Seçimden sonra 5’li konferans
BM Genel Sekreteri Guterres BM 75 inci genel kurul çalışmaları öncesi düzenlediği basın toplantısında “diplomatik girişimlere başlamadan önce Kıbrıs’ın kuzeyindeki seçimleri beklememiz gerektiği konusunda fikir birliği vardı. Seçimler olur olmaz garantörler ve iki tarafın yer aldığı 5 kilit aktörle siyasi süreci yeniden başlatmayı planlıyorum” dedi.
Guterres’in bu açıklaması sürpriz değil. Guterres Nisan seçimleri öncesi Berlin’de iki liderle buluşmuş ve kuzeydeki cumhurbaşkanlığı seçiminin ardından 5’li zirve çağrısı yapacağını açıklamıştı.
BM’nin 5’li zirve çağrısına 3 garantör ve Kıbrıslı Türklerle, Rumlar olumsuz yanıt verebilir mi?
Hayır.
Bu zirvede konuşulacak çözüm modeli ne olacak?
Elbette bugüne kadar ne konuşulduysa o konuşulacak. Yani Federal çözüm konuşulacak.
Masaya alternatif çözümler koyacaklarını ve federal çözüm görüşmeyeceklerini söyleyenlerden herhangi biri yanlışlıkla seçilirse ne yapacak?
Tıpış tıpış 5’li zirvenin yolunu tutacak ve masaya oturarak Federal çözümü görüşecek.
Nereden mi biliyorum.
UBP’nin Kıbrıs sorunu ile ilgili milletvekili Oğuzhan Hasipoğlu dün BRT’de yayınlanan bir TV programında “müzakere sürecinde federasyon görüşmesi olacaksa belli bir takvim ve süre sınırı olması gerekir” dedi.
Yani masaya alternatif çözümler değil Federal çözüm için oturulacak.
Doğu Akdeniz’de sular iyice ısındı. Türkiye ile Yunanistan bir kez daha sıcak savaşın eşiğine geldi.

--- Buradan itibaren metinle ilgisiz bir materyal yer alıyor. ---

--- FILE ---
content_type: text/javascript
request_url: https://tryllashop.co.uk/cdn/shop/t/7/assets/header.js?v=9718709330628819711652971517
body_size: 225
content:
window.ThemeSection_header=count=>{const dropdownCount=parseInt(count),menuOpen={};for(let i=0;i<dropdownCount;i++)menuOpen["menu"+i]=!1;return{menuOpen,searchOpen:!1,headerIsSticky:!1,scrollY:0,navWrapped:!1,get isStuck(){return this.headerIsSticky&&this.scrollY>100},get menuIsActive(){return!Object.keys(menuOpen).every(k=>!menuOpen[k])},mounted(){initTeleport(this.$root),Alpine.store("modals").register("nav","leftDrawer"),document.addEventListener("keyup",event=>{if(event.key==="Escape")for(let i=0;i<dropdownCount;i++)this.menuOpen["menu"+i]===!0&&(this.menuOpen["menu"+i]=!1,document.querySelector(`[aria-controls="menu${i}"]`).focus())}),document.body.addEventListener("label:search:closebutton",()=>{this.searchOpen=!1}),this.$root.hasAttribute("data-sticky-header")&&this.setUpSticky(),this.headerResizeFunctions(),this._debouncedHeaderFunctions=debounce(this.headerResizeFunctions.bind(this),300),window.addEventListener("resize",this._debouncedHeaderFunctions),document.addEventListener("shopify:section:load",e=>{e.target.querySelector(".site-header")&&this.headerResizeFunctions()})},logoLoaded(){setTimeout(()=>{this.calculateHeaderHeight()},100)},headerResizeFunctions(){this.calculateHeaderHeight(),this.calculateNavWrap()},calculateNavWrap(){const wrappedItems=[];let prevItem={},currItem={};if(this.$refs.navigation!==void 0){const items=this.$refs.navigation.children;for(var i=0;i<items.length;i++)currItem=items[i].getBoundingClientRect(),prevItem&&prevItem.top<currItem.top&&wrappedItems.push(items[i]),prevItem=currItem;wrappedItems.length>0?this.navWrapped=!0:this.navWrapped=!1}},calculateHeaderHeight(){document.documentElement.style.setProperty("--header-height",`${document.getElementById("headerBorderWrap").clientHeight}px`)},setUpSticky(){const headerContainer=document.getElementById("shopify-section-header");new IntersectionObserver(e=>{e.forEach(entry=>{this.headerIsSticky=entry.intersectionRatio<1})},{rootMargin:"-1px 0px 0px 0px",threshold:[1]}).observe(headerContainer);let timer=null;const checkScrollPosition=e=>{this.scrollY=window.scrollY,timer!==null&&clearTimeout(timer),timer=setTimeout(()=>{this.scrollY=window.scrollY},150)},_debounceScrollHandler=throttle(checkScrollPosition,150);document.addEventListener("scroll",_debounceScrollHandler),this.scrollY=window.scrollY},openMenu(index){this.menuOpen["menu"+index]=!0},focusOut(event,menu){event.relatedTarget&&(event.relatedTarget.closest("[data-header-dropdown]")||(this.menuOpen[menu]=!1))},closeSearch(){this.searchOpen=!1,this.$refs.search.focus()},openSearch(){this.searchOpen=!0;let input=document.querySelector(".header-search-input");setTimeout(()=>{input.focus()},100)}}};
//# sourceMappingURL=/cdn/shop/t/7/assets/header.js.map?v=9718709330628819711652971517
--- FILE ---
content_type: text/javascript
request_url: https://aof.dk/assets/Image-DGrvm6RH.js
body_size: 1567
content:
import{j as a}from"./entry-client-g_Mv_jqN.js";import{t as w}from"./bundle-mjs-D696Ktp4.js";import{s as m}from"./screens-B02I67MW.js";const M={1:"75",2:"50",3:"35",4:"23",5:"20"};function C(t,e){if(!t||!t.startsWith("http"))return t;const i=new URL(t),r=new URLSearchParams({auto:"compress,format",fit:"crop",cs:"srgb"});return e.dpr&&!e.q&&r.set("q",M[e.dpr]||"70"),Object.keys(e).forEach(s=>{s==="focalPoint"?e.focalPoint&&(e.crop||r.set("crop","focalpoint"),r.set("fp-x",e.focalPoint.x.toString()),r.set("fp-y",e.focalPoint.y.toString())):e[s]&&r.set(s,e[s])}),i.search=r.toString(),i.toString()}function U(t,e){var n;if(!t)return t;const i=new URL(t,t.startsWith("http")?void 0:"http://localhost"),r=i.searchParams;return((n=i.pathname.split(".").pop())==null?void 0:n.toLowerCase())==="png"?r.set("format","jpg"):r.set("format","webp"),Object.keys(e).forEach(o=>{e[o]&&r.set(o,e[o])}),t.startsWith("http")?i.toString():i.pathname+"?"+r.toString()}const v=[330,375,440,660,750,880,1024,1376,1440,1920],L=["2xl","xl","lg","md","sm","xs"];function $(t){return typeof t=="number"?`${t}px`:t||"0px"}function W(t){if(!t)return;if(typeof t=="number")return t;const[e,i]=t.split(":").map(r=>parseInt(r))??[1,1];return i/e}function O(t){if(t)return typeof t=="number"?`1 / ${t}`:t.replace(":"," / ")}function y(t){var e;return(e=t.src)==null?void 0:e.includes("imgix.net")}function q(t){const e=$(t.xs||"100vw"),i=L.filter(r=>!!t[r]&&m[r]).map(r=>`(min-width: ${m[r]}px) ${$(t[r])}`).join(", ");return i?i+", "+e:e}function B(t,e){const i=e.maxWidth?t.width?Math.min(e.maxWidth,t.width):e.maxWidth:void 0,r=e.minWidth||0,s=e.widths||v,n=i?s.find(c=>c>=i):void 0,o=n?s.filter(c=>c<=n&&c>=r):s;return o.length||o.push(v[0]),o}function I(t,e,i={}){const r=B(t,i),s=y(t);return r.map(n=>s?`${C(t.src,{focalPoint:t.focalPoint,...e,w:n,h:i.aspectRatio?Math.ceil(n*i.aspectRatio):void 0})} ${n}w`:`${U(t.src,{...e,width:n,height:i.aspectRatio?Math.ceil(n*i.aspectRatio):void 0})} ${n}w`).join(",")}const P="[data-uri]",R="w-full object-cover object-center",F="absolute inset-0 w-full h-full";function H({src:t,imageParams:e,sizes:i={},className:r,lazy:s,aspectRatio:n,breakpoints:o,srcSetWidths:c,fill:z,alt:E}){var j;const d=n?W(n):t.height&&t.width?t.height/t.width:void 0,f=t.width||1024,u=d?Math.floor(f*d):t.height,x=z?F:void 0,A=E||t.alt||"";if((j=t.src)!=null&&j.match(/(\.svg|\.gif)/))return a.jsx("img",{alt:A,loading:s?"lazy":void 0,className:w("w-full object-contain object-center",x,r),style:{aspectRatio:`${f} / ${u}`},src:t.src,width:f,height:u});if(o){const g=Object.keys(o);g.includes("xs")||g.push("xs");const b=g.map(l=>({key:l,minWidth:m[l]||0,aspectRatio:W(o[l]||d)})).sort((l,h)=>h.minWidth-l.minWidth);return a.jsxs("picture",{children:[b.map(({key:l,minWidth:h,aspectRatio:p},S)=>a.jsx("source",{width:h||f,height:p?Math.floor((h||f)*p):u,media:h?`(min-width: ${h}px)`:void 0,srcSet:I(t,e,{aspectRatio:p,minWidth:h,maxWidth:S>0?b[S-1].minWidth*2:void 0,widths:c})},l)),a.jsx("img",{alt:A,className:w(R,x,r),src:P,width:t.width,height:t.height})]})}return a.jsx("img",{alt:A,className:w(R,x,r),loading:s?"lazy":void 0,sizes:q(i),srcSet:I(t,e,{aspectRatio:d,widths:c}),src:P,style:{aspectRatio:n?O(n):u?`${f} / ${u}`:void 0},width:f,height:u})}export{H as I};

Gerilim hala sürüyor.
Yunanistan ve Rum tarafı bu süreçte yalnız olmamaya çok ama çok önem verdiler ve başardılar. Hem AB, hem ABD, hem de Rusya’yı yanlarına almayı başardılar. İsrail, Mısır ve Fransa ise doğrudan destek veriyor.
Peki bu sorun nasıl aşılacak?
Anahtar nerede?
Doğu Akdeniz’deki gerilimin anahtarı Kıbrıs sorunudur. Kıbrıs sorunu çözülmeden Doğu Akdeniz’de sular durulmaz.
Çünkü bu sularda bulunan doğal zenginliklerden Doğu Akdeniz’e sınırı olan bütün ülkelerin ortaklaşa yararlanması gerekir. Hiçbir ülke, hiçbir halk bu zenginliklerden mahrum bırakılamaz.
Bunun için bütün taraflar bir araya gelmeli ve uzlaşmalıdır. 21 inci yüzyılda sorunlar güçle çözülmez. Diplomasi ile çözülür. Karşılıklı müzakere edilerek çözülür.
Siz kendi dış politika yanlışlarınız nedeniyle bütün komşularınızla kavgalı oldunuz. Bunun sonucunda yalnız kaldınız. Yalnızlığınızı örtmek için de güç gösterisi yapıyorsunuz. Ama bu sizi daha da yalnızlaştırıyor.
Türkiye bu politikayı süratle terketmeli ve herkesle, özellikle komşularıyla diyalog ve işbirliği siyasetini öne çıkarmalıdır. Ama bu yetmez. Kıbrıs sorununun çözümüne de destek vermelidir.
Elbette kıbrıs sorununun çözümü için sadece Türkiye’nin değil, bütün tarafların destek vermesi gerekir.
Bunun için koşullar uygundur. Doğu Akdeniz’de bulunan doğal gazın pazara ulaştırılmasının en ekonomik yolu boru hattının Türkiye üzerinden gitmesidir. Bunu konu ile ilgili herkes biliyor.
En büyük doğal gaz kaynakları bulan İsrail ve Mısır ile Rumlar da biliyor. Daha da önemlisi bu kaynakları çıkaracak olan Exon Mobil, Eni ve Total gibi uluslararası şirketler de biliyor. Bu şirketler ABD, İtalyan ve Fransız şirketleridir. Yani bu ülkeler de hangi yolun daha ekonomik ve daha kısa zamanda ulaşılabilir olduğunu biliyorlar.
Bu yolun açılmasının anahtarı da Kıbrıs sorununun çözümüdür. Bu sorun çözülmeden bu bölgedeki bütün herşey kilitlidir.
Kilidin açılması bütün tarafları rahatlatacak. Bölgeye işbirliği. Huzur ve zenginlik getirecek.